It seems that the sins of the past may have caught up James Wiley Smith, otherwise known as “Superfly” Jimmy Snuka. The 72-year-old legend was recently diagnosed with stomach cancer and now he has a prison sentence hanging over his head. On Tuesday, Snuka was charged with third-degree with murder and involuntary manslaughter for the 1983 death of his girlfriend, Nancy Argentino.
The act in question is known in wrestling circles as the “George Washington Motor Lodge Incident.” Snuka and Argentio were staying at the Whitehall, PA lodge when Argentino died from traumatic brain injuries. Allegedly, Snuka never called for help when the injury occurred and he told police that Argentino slipped and hit her head on the side of the road.
Earlier that year, Snuka was also charged with assaulting Argentio.
Bruises and cuts found all over Argentio’s body, inconsistencies in Snuka’s story (including in his autobiography), and the fact that the coroner who examined the body at the time suspected foul play, caused the case to be left open, even though Snuka was never charged.
Argentino’s parents won a civil case in 1985 where a judge ordered Snuka to pay $500,000. Snuka claimed he didn’t have the means to compensate the amount required and never paid. For years, many have felt that Snuka’s fame is what helped him escape a trial or any jail time.
Things began to change when the case was turned over to the grand jury in January 2014. On Tuesday, September 1, 2015 Snuka turned himself into authorities in Pennsylvania where he was formally charged for the murder of Argentino.
This is where my criminal justice degree comes in handy. According to Pennsylvania state law, murder in the third degree carries a penalty of 10 –20 years in prison while involuntary manslaughter carries a penalty up to five years in prison. The prosecution will need to establish gross negligence, intent to harm and willful disregard on Sunka’s part.
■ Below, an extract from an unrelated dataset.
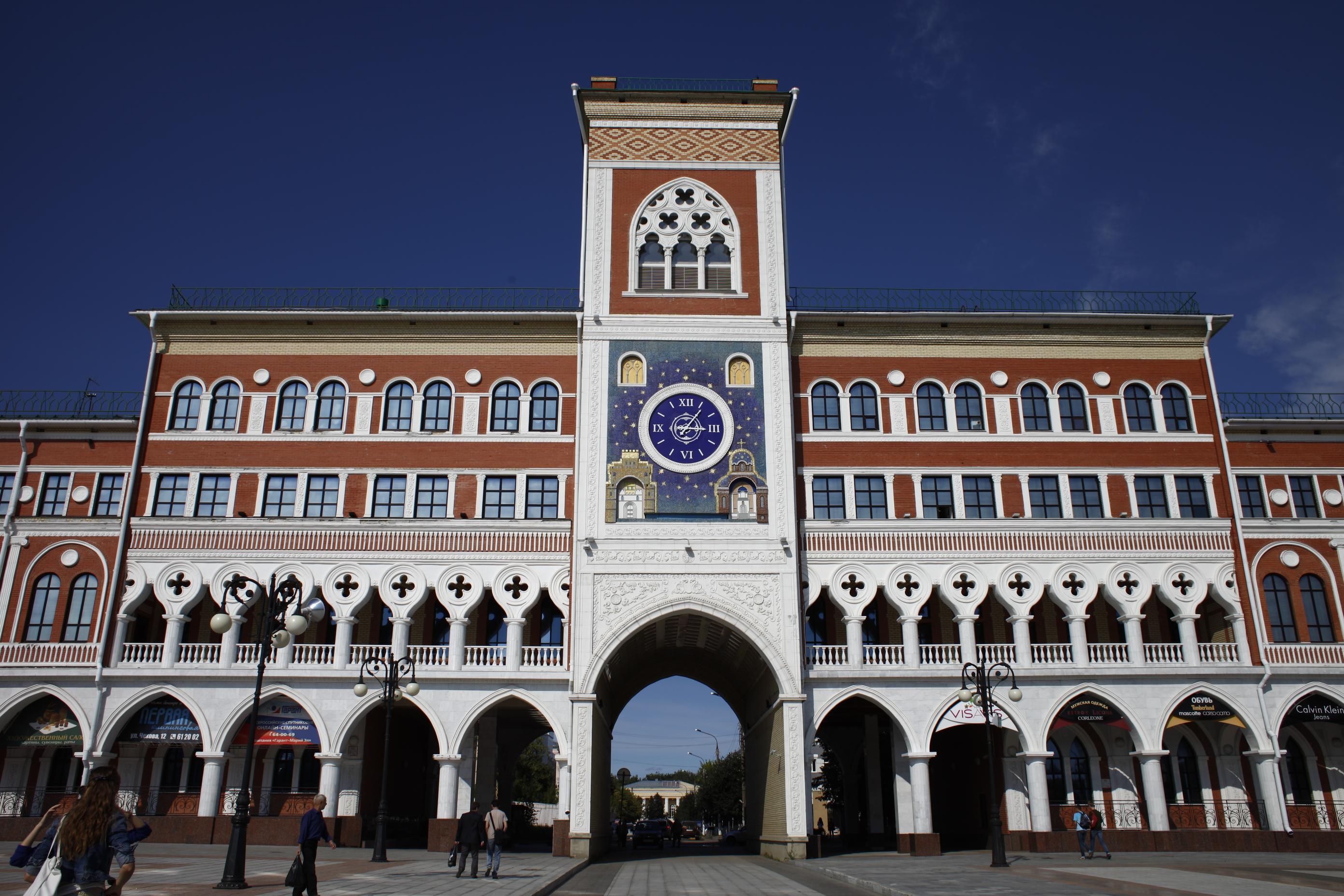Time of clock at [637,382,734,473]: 3:06
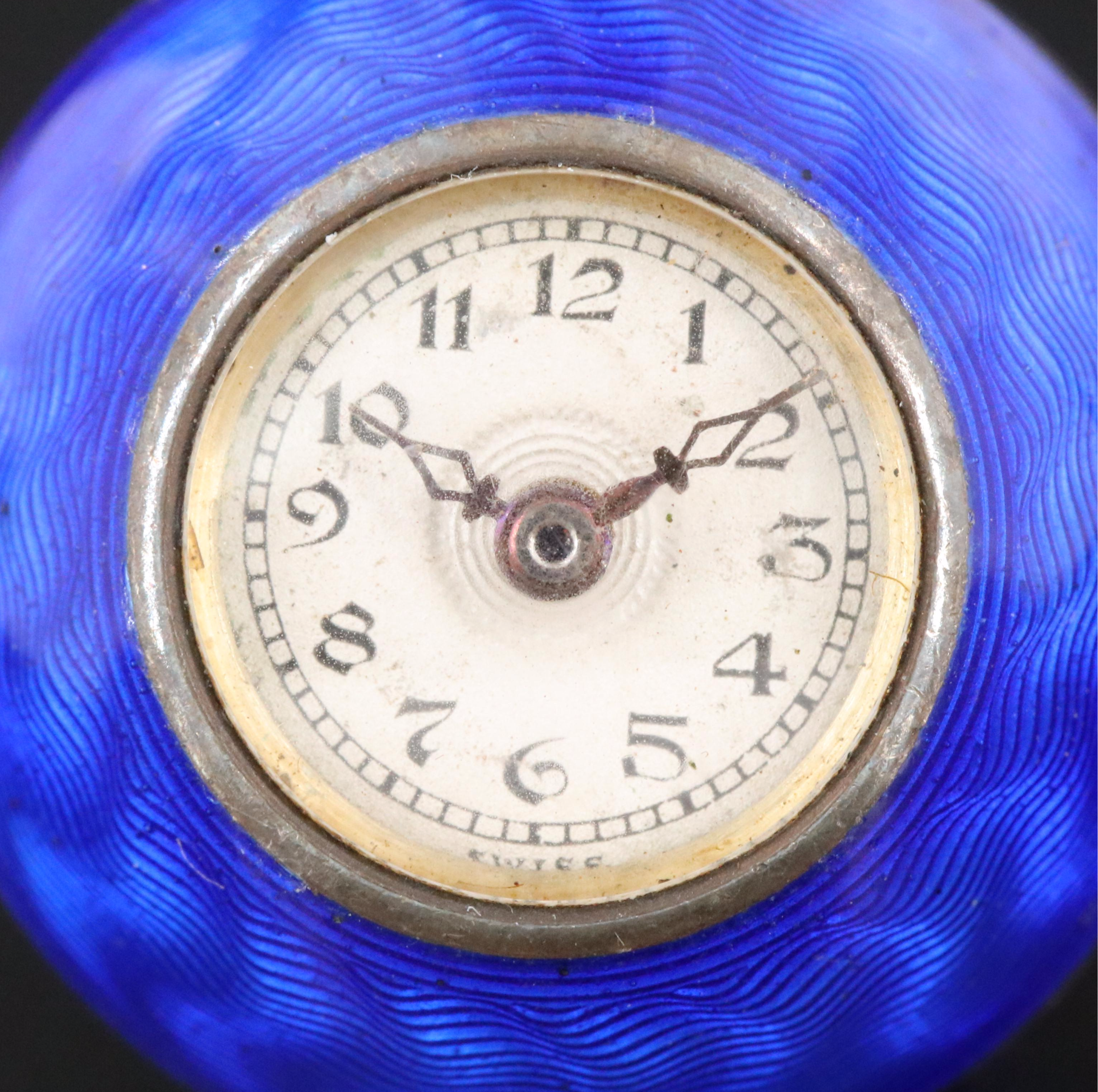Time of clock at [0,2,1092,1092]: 1:50
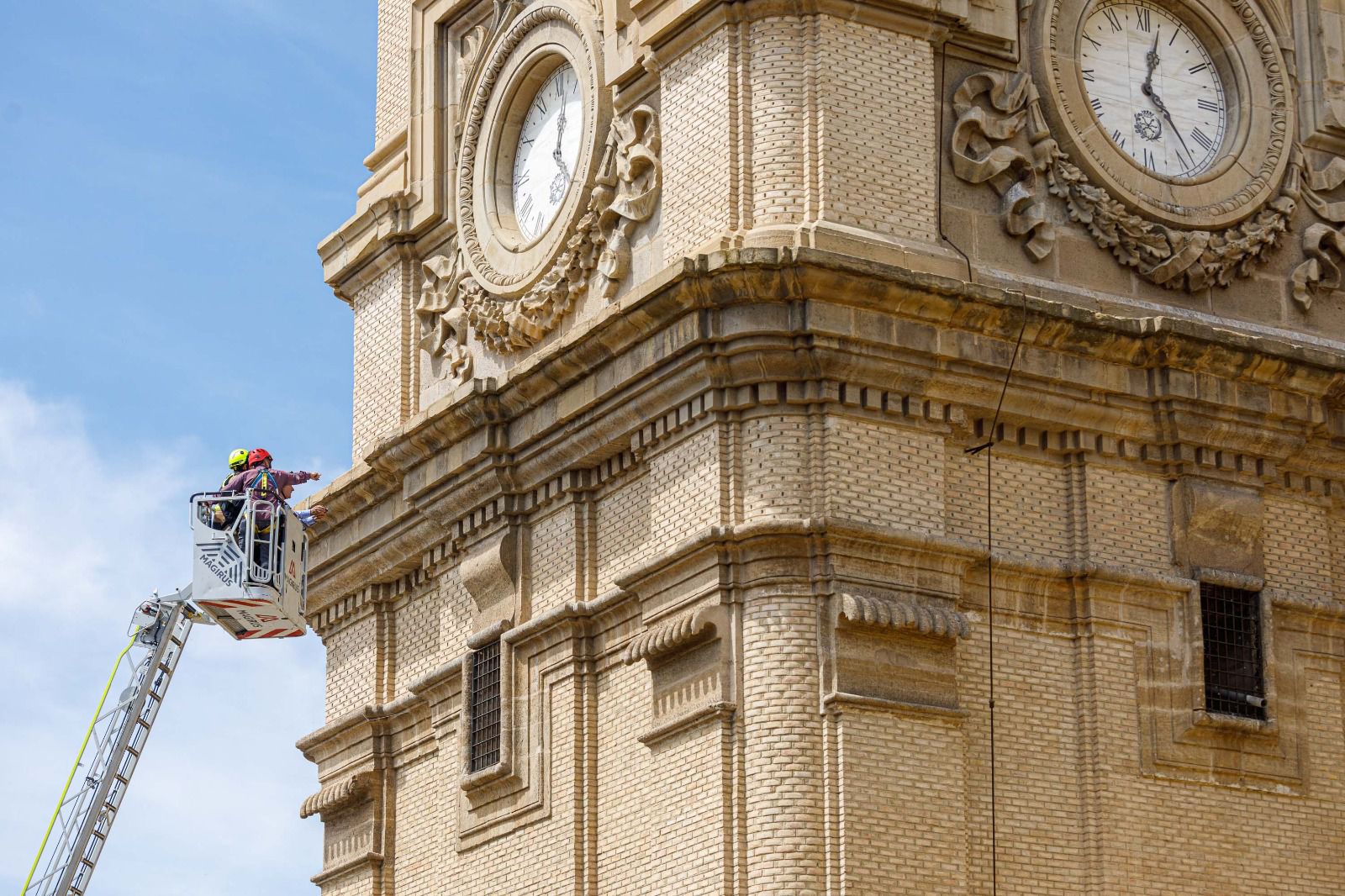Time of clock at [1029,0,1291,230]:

Additional counts could potentially add more prison time, which could total up to 40 years.
For a variety of reasons, these cases can go many different ways. Public perception plays a role, even though the judicial system is designed to disregard outside influences. However, pressure from the Argentino family triggered a chain of investigative events that lead us to where we are now.
If Snuka is found guilty, judicial discretion could play a part in sentencing as opposed to administering a proportionate punishment due to a sense of karmic restitution for “getting it wrong the first time.”
I remember watching a shoot interview with Snuka where, instead of giving honest answers about the behind the scenes world of wrestling, he went into character mode and talked about his in-ring exploits as if they were real. When asked about Nancy Argentino, he feigned confusion as if he had no knowledge of the subject until the interviewer gave up and moved on to another topic.
This was the first time I suspected that something didn’t add up.
Why would Snuka agree to do a tell-all interview where he approved all of the questions beforehand, only to lie about everything? The jump from kayfabe to murder is extreme, but it’s another example of the many times he’s changed his story.
2015 has been cursed for big name wrestlers from the past. Roddy Piper and Dusty Rhodes passed away while Hulk Hogan’s racist remarks have torpedoed his reputation. Now, Jimmy Snuka might have “convicted murderer” added to his résumé.
Calling to a satirical frame of reference, Hogan and Snuka’s fall from grace reminds me of the 2002 black comedy, Death to Smoochy. Robin Williams’ Rainbow Randolph is children’s television host who is disgraced by an FBI sting and is revealed to be the complete opposite of his squeaky clean on-screen persona.